**Exercise objective:** Copy everything from the line containing "Which one is positioned" down to the end of the listing, changing nothing.

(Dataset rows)
--------------------------------------------------

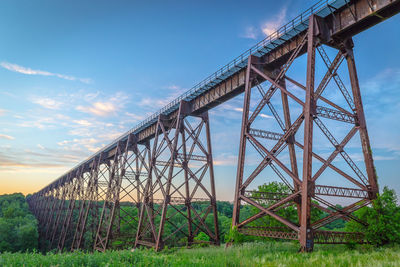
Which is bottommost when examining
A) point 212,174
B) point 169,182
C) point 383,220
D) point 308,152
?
point 383,220

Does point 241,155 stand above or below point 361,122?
below

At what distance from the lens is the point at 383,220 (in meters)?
11.6

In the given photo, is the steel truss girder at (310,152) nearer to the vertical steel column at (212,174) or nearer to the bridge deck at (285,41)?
the bridge deck at (285,41)

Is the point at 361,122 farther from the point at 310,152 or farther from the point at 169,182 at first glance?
the point at 169,182

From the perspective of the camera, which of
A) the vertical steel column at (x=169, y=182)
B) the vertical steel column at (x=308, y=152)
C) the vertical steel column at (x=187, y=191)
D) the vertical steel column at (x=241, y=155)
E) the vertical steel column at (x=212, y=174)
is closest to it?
the vertical steel column at (x=308, y=152)

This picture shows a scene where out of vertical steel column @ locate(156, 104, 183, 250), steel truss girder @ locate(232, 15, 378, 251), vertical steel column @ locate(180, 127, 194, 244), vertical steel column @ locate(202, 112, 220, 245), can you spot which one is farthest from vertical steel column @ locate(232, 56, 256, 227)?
vertical steel column @ locate(180, 127, 194, 244)

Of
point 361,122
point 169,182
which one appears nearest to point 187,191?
point 169,182

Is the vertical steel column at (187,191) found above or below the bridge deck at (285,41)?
below

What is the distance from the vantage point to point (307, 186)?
10.7 meters

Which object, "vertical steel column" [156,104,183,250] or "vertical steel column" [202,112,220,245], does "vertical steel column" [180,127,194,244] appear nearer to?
"vertical steel column" [156,104,183,250]

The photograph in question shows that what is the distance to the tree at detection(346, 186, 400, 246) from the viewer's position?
441 inches

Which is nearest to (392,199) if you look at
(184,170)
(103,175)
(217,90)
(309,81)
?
(309,81)

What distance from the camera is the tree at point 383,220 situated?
11203 millimetres

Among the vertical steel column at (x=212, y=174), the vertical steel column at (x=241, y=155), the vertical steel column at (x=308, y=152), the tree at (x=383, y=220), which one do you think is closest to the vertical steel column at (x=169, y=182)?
the vertical steel column at (x=212, y=174)
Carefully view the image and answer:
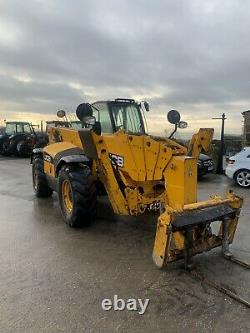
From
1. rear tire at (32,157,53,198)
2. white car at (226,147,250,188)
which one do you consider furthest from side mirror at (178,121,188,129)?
white car at (226,147,250,188)

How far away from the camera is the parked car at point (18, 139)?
21828mm

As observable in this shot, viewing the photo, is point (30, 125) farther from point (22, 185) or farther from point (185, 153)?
point (185, 153)

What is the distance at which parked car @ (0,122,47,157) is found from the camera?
21.8 m

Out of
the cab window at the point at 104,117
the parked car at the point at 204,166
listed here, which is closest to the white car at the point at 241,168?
the parked car at the point at 204,166

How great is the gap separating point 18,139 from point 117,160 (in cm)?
1824

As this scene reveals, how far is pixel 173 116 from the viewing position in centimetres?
570

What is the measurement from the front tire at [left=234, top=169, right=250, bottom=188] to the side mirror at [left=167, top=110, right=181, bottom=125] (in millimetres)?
6510

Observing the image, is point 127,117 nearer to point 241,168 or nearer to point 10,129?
point 241,168

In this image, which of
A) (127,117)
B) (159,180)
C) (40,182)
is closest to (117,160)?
(159,180)

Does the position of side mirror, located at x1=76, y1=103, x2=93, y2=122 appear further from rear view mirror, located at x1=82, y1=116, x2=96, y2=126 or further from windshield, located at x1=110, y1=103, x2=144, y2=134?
windshield, located at x1=110, y1=103, x2=144, y2=134

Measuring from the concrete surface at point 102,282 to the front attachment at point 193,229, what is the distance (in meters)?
0.24

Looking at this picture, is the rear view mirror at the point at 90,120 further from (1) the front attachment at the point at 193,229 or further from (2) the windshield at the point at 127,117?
(1) the front attachment at the point at 193,229

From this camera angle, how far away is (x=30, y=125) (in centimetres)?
2377

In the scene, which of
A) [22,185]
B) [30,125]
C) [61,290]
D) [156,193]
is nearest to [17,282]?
[61,290]
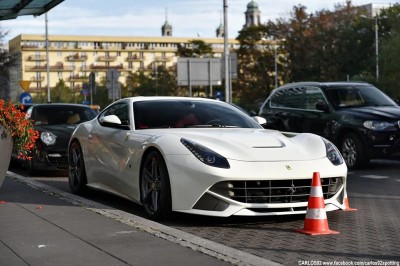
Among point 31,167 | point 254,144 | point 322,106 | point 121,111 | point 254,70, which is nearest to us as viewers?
point 254,144

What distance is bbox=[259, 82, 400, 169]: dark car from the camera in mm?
11664

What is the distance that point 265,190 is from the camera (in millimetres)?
6195

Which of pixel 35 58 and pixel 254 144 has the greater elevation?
pixel 35 58

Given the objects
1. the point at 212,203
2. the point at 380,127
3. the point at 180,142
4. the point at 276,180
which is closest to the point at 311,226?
the point at 276,180

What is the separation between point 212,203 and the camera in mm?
6180

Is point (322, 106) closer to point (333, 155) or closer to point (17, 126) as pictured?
point (333, 155)

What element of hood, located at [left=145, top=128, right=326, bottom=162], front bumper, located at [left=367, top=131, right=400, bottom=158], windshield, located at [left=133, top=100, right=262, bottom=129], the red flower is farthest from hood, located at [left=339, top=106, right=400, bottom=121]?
the red flower

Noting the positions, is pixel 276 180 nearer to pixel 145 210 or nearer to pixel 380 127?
pixel 145 210

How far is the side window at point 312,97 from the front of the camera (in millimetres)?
13234

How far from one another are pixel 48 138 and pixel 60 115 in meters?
1.46

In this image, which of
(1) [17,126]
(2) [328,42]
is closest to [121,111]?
(1) [17,126]

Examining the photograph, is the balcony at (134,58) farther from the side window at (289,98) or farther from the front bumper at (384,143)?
the front bumper at (384,143)

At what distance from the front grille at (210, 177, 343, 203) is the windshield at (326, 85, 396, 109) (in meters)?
6.77

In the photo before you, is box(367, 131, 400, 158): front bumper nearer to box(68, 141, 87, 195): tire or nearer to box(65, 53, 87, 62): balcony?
box(68, 141, 87, 195): tire
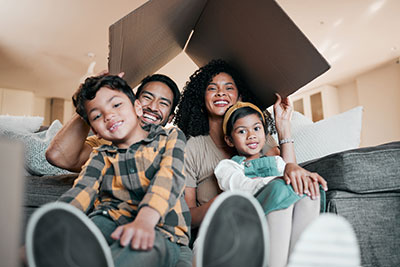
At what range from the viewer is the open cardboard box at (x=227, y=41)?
39.6 inches

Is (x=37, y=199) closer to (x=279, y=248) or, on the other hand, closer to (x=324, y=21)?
(x=279, y=248)

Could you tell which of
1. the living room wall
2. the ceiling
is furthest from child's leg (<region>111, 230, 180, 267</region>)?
the living room wall

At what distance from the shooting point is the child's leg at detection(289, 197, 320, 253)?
0.84 m

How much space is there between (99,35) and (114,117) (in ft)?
13.8

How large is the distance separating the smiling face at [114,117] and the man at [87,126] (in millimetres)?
119

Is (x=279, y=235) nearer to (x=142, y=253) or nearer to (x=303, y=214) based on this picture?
(x=303, y=214)

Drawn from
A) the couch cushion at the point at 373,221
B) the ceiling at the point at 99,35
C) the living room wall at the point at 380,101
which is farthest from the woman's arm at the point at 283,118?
the living room wall at the point at 380,101

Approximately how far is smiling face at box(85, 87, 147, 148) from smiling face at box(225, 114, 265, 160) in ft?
1.34

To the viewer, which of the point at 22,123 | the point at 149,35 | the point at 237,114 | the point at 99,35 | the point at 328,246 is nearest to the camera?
the point at 328,246

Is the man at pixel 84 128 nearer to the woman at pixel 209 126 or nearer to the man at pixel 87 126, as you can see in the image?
the man at pixel 87 126

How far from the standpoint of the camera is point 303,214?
852 mm

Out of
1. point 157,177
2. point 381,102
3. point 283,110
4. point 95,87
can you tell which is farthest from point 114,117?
point 381,102

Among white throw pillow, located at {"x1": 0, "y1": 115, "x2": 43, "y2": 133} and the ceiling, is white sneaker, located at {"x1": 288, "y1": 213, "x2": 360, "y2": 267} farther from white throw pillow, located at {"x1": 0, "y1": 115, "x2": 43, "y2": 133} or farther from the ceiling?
the ceiling

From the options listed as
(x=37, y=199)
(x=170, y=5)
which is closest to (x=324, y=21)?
(x=170, y=5)
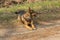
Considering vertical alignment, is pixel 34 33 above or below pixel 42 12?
below

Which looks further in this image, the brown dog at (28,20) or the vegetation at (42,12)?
the vegetation at (42,12)

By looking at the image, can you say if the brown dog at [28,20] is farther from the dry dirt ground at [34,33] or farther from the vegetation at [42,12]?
the vegetation at [42,12]

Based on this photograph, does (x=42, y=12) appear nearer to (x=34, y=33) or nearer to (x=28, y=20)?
(x=28, y=20)

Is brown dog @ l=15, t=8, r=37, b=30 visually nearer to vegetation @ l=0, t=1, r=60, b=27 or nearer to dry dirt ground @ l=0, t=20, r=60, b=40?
dry dirt ground @ l=0, t=20, r=60, b=40

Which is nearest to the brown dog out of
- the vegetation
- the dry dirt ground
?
the dry dirt ground

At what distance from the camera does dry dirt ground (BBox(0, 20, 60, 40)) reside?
269 inches

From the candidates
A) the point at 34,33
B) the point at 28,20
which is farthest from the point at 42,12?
the point at 34,33

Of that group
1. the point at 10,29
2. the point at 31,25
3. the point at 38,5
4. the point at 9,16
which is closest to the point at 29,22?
the point at 31,25

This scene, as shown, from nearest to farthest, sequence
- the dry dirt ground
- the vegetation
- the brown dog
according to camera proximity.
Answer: the dry dirt ground < the brown dog < the vegetation

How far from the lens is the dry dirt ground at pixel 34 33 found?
6.83 meters

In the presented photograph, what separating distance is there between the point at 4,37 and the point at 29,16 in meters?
1.55

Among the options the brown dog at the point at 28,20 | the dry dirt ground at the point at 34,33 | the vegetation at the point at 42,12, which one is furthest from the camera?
the vegetation at the point at 42,12

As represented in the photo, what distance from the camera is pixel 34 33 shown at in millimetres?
7062

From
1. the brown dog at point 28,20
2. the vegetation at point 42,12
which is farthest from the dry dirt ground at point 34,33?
the vegetation at point 42,12
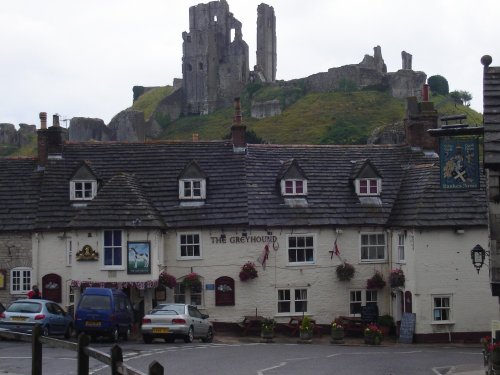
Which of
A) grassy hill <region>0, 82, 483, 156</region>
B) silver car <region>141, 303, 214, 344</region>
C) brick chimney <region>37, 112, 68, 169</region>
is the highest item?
grassy hill <region>0, 82, 483, 156</region>

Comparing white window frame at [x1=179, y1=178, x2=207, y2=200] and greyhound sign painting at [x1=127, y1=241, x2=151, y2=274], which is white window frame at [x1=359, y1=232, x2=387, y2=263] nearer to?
white window frame at [x1=179, y1=178, x2=207, y2=200]

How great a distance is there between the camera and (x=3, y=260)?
40.8m

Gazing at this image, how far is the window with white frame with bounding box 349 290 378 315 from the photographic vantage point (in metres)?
41.3

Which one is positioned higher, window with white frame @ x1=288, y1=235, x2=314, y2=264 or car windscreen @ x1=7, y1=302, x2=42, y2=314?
window with white frame @ x1=288, y1=235, x2=314, y2=264

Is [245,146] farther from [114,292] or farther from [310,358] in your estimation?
[310,358]

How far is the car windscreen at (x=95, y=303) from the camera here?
108 ft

--------------------------------------------------

**Exercise output:**
Which one is positioned higher, window with white frame @ x1=288, y1=235, x2=314, y2=264 or car windscreen @ x1=7, y1=302, x2=42, y2=314?
window with white frame @ x1=288, y1=235, x2=314, y2=264

Is [245,146] farther from [114,292] or farther from [310,358] in your estimation?
[310,358]

How far is the car windscreen at (x=95, y=303) from the camera here?
108 ft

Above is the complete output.